Where no man has gone before.
Scientists are recommending that the National Aeronautics and Space Administration eye the seventh planet for future extraterrestrial endeavors, according to a new report published by the U.S. National Academies of Sciences, Engineering, and Medicine.
“We are extremely excited to recommend that the highest priority new flagship should be a Uranus orbiter and probe,” said Dr. Robin Canup, the co-chair of the Academies’ Steering Committee, according to a report.
“This will be a fantastic multi-year mission with the probe dropping into the planet at the beginning of the mission, followed by an extended orbital tour investigating the satellites, their interiors, the magnetosphere, the rings, and the atmosphere.”
Part of what influenced the recommendation were preferred launch opportunities in the near future that would shorten the journey to Uranus. According to the report, a gravity slingshot could be used to shorten the trip by slinging it around Jupiter. The trip would take 13 years in this case.

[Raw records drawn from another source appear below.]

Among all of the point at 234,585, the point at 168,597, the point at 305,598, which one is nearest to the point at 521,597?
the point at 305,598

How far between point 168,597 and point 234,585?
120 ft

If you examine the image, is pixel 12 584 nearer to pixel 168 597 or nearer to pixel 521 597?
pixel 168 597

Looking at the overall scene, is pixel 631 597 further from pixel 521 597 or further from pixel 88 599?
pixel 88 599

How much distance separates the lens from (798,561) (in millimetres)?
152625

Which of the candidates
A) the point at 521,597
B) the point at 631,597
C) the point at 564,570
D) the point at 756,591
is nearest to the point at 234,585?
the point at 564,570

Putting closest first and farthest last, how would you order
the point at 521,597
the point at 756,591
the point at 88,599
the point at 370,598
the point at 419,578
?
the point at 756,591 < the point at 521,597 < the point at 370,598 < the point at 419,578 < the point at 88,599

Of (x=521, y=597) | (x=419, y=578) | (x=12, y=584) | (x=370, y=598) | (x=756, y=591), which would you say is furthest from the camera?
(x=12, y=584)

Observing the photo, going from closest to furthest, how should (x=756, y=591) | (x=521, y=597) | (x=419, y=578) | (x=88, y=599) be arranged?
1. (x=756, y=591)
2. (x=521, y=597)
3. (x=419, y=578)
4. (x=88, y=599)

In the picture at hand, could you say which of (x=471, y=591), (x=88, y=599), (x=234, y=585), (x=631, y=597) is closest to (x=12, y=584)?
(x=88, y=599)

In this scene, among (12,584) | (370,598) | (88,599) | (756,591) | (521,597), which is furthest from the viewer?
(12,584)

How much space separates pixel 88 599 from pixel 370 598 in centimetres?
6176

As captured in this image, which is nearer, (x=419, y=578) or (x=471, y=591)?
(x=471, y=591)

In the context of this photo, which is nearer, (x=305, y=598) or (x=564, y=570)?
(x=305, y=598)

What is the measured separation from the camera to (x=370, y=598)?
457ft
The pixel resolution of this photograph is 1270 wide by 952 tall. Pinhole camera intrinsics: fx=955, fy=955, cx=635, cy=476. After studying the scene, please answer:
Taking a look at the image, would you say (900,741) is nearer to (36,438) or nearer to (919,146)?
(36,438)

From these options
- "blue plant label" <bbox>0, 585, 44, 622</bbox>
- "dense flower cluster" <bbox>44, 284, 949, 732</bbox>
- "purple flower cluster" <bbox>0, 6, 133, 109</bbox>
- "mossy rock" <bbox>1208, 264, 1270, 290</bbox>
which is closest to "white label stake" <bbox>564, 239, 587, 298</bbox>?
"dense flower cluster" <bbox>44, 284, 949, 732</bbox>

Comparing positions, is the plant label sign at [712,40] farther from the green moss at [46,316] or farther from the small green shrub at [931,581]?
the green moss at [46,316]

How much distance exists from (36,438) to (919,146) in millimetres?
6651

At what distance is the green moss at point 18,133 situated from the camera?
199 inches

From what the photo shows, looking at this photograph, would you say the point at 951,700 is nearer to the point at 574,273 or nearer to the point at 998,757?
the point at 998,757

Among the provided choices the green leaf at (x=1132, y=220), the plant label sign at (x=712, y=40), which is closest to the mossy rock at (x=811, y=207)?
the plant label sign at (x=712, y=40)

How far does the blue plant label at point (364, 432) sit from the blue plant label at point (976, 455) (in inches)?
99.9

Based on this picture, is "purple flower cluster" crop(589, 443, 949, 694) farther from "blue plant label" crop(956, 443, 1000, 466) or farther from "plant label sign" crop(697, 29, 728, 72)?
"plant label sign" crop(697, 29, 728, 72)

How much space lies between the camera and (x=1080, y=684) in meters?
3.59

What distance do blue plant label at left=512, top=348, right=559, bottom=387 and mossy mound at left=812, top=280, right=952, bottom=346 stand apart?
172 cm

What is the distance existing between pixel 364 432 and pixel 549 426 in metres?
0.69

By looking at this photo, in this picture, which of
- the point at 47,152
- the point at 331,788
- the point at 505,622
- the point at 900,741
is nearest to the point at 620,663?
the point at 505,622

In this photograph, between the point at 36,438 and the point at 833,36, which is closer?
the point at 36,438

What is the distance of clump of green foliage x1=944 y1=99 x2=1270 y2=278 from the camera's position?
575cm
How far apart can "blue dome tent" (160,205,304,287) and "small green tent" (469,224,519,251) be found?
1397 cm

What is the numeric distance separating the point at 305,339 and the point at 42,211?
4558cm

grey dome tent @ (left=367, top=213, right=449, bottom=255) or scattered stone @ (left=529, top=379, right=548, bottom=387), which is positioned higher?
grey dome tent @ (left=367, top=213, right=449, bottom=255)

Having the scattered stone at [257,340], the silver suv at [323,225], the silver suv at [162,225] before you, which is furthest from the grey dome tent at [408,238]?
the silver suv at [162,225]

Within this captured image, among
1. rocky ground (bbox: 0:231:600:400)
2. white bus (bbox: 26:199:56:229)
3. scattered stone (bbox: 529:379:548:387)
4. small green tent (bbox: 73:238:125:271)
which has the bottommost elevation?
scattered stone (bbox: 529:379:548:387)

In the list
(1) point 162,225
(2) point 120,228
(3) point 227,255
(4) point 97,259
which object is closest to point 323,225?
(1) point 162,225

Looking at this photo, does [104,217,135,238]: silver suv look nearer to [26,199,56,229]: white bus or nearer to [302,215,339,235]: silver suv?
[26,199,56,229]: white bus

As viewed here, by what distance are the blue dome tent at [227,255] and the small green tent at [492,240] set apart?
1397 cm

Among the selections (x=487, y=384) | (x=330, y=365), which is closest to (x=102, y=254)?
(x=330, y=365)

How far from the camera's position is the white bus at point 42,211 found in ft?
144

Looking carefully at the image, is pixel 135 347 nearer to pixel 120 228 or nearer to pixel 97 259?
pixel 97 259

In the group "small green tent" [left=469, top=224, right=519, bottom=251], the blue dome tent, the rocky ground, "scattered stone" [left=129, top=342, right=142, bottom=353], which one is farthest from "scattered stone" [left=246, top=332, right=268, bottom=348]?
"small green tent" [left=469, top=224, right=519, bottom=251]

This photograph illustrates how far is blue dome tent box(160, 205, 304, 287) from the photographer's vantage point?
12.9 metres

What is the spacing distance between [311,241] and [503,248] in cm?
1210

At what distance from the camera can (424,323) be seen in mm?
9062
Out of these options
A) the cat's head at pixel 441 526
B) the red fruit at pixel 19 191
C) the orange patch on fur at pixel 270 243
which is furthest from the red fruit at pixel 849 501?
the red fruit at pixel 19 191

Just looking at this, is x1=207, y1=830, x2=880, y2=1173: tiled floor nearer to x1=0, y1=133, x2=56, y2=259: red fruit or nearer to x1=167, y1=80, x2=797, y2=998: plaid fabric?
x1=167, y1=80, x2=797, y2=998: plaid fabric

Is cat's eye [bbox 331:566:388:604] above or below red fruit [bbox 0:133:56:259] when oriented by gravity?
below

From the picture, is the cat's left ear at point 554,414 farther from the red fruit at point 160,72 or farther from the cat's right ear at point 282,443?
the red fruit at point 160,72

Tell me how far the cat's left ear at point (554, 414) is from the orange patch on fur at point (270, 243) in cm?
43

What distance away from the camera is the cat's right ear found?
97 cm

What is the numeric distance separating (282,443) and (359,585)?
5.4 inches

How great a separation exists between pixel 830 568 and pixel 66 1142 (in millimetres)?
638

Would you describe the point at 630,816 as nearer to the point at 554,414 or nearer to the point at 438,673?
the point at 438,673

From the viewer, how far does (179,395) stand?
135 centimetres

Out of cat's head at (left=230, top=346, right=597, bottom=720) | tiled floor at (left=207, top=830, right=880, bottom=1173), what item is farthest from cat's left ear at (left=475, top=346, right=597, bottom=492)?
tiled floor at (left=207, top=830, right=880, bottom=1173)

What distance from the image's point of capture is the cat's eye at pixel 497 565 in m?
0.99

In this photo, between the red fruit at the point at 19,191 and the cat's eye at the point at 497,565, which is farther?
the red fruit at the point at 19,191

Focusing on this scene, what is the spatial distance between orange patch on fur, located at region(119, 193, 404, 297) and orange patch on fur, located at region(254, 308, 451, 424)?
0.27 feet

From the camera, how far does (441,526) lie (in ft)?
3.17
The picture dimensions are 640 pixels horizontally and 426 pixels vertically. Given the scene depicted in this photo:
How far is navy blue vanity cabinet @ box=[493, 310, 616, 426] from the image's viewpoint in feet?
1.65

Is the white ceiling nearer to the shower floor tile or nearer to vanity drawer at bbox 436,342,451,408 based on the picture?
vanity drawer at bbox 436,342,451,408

“We think we understand how something gets as big as Jupiter, and we think we understand how something gets to be the size of Earth and Venus. But in the middle, in that kind of sweet spot between those end-members — we don’t fully understand how a world can start to grow and grow and not just carry on to become Jupiter-mass in size. A mission to Uranus could help us answer that,” Professor Leigh Fletcher of the University of Leicester told the BBC.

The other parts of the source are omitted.